Consegna: Ricopia senza modifiche il brano del testo di partenza, cominciando da "Nel caso di" e finendo con "dichiarazione resa dall’aggiudicataria.".

Testo di partenza:
La valutazione di equivalenza delle tutele normative è effettuata, invece, sulla base dei seguenti parametri:

  1. disciplina concernente il lavoro supplementare;
  2. clausole relative al lavoro a tempo parziale;
  3. disciplina del lavoro straordinario, con particolare riferimento ai limiti massimi;
  4. disciplina compensativa delle festività soppresse;
  5. durata del periodo di prova;
  6. durata del periodo di preavviso;
  7. durata del periodo di comporto in caso di malattia e infortunio;
  8. disciplina per malattia e infortunio, con particolare riferimento al riconoscimento di un’eventuale integrazione delle relative indennità;
  9. disciplina della maternità e l’eventuale riconoscimento di un’integrazione della relativa indennità per astensione obbligatoria e facoltativa dei genitori;
  10. monte ore di permessi retribuiti;
  11. disciplina relativa alla bilateralità;
  12. obblighi di denuncia agli enti previdenziali, inclusa la Cassa edile, assicurativi e antinfortunistici, inclusa la formazione in materia di salute e sicurezza sul lavoro, anche con riferimento alla formazione di primo ingresso e all’aggiornamento periodico;
  13. previdenza integrativa;

La Stazione Appaltante può ritenere sussistente l’equivalenza delle tutele quando il valore economico complessivo delle componenti fisse della retribuzione globale annua risulta almeno pari a quello del CCNL indicato negli atti di gara e quando gli scostamenti rispetto ai parametri normativi suindicati sono marginali, fermo restando che i criteri per definire tali gli scostamenti saranno oggetto di apposita regolamentazione ad opera del Ministero del Lavoro e del MIT.

L’obbligo di verifica della dichiarazione di equivalenza e i recenti approdi della giurisprudenza amministrativa

L’Allegato I.01 al Codice, dopo aver evidenziato che gli operatori economici sono tenuti a trasmettere la dichiarazione di equivalenza in sede di presentazione dell’offerta, specifica che la verifica di tale dichiarazione deve essere effettuata ad opera della Stazione Appaltante prima di procedere all’affidamento o all’aggiudicazione.

A conferma della novella normativa, il T.A.R. Lombardia, con la recente sentenza n. 296 del 30 gennaio 2025, ha chiarito che la verifica dell’equivalenza delle tutele non costituisce una facoltà per il RUP, ma un preciso obbligo di legge da ottemperare: non agisce, pertanto, correttamente il RUP che si limiti a recepire i contenuti del CCNL applicato dall’operatore economico nonché i contenuti della dichiarazione di equivalenza allegato allo stesso, senza effettuare le verifiche di equivalenza.

Nel caso di specie, oggetto di censura è la condotta della Stazione Appaltante che ha omesso di procedere, in ossequio al disposto dell’art. 11, comma 4, del Codice, alla verifica del contenuto della dichiarazione di equivalenza, anche con le modalità di cui all’art. 110 del medesimo Codice, limitandosi a recepire supinamente la dichiarazione resa dall’aggiudicataria.

Elenco fornito:
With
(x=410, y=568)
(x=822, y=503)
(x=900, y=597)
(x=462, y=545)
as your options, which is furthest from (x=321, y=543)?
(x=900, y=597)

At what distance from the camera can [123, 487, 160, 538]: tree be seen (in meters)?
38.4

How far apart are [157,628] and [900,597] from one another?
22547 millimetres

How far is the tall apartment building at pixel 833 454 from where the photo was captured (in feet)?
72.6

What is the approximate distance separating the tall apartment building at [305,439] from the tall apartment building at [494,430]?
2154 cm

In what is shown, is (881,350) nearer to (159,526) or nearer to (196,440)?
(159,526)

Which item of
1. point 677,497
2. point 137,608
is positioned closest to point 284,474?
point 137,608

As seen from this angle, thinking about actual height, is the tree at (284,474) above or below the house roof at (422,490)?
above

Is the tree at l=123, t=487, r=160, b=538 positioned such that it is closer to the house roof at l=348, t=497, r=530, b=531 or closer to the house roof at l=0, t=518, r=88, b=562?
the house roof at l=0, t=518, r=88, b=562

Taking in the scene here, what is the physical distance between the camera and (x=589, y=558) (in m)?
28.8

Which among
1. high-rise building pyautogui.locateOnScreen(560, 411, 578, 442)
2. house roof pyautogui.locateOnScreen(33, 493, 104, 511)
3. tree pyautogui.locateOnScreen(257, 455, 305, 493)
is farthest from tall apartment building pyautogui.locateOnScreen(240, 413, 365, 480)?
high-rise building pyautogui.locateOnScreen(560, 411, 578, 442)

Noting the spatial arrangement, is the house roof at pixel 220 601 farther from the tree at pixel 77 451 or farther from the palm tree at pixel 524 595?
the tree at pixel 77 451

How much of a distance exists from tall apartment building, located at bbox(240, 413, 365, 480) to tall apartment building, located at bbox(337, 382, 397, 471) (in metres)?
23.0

Risposta:
Nel caso di specie, oggetto di censura è la condotta della Stazione Appaltante che ha omesso di procedere, in ossequio al disposto dell’art. 11, comma 4, del Codice, alla verifica del contenuto della dichiarazione di equivalenza, anche con le modalità di cui all’art. 110 del medesimo Codice, limitandosi a recepire supinamente la dichiarazione resa dall’aggiudicataria.